On February 9, 2014, North Augusta Public Safety Officer (sic) Justin Craven tried to pull Satterwhite over for a suspected DWI and a slow-speed chase ensued. The “chase” went on for nine miles, out of North Augusta’s city limits, and across the Edgefield County line, two miles from the victim’s home.
A lawsuit alleges Craven ignored County Deputies instructions to break off the chase and allow them to take care of the problem, but Craven refused. When Satterwhite pulled into his driveway, the Sheriffs Deputies said Craven ran up to the car and fired through the car door five times at point blank range, hitting the victim with four bullets. Craven’s defense was the usual, that the victim “tried to grab his gun.” It would be interesting to learn whether Satterwhite's car window was open or closed.
This case was so egregious that a prosecutor tried to charge the officer with voluntary manslaughter, which if the officer had been found guilty, could have resulted in a prison sentence of up to thirty years. But the grand jury disagreed, indicting the officer on a misdemeanor, ”misconduct in office,” specifically “using excessive force and failing to follow and use proper procedures.” The case is pending.

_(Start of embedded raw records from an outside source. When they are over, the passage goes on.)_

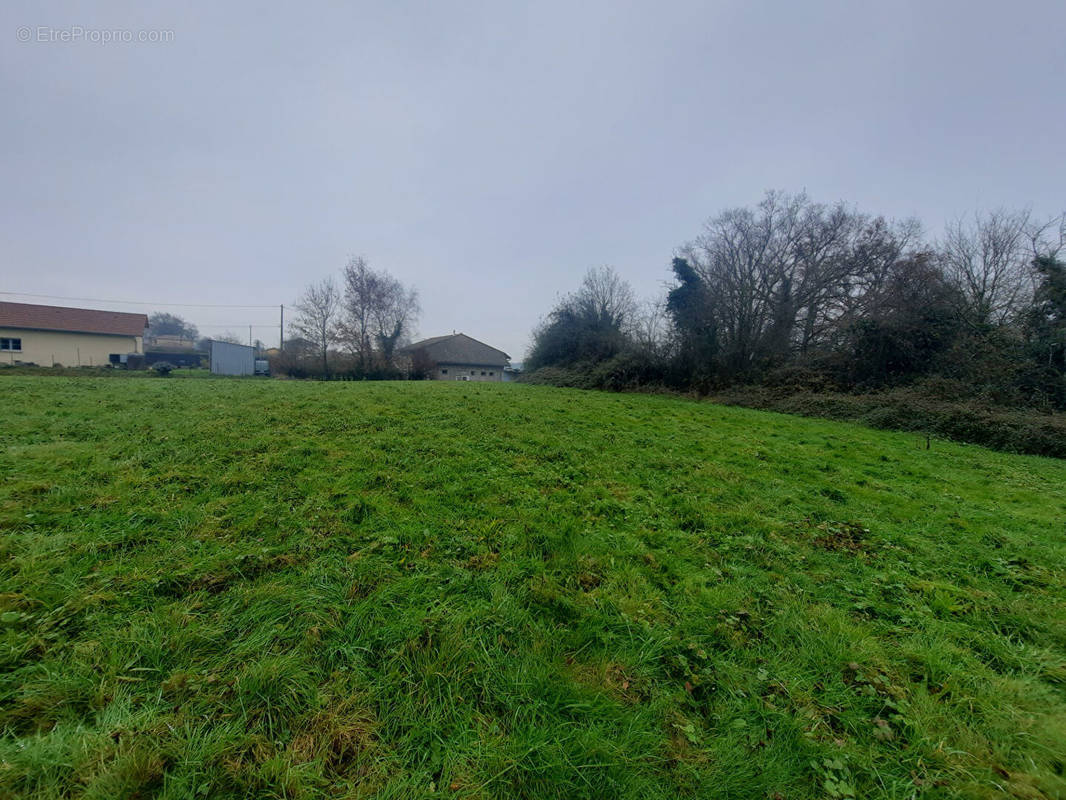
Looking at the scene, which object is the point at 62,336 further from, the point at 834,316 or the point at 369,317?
the point at 834,316

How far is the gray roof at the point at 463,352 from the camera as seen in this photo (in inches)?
1436

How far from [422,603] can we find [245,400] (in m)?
8.81

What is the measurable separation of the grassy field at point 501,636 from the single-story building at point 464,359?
99.3ft

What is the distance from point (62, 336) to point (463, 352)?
95.1 feet

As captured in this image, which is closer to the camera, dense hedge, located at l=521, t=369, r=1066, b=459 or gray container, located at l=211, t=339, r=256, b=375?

Finally, the officers “yanked the mortally wounded man out of the car, restrained him and left him on the ground unattended until paramedics arrived.” The behavior of police who leave wounded victims handcuffed on the ground seems irresponsible and heartless, but since it is so common, there must be a reason.
The reason might be that in our litigious society, rendering first aid to the man you just shot might get you sued for medical malpractice if he dies. That’s my guess. Or as I stated before, having only one version of the events would help to justify the policeman’s account of the shooting of an innocent, unarmed man.
While it may seem that illegal police shooting of innocent, at least until proven guilty, African American men has been more frequent since President Obama was elected, the problem has been present for decades. With no one ever being held accountable, with policemen joining ranks to protect the criminals among them, the problem with continue. Expect more deaths, the inevitable riots and demonstrations, and police denials and repercussions.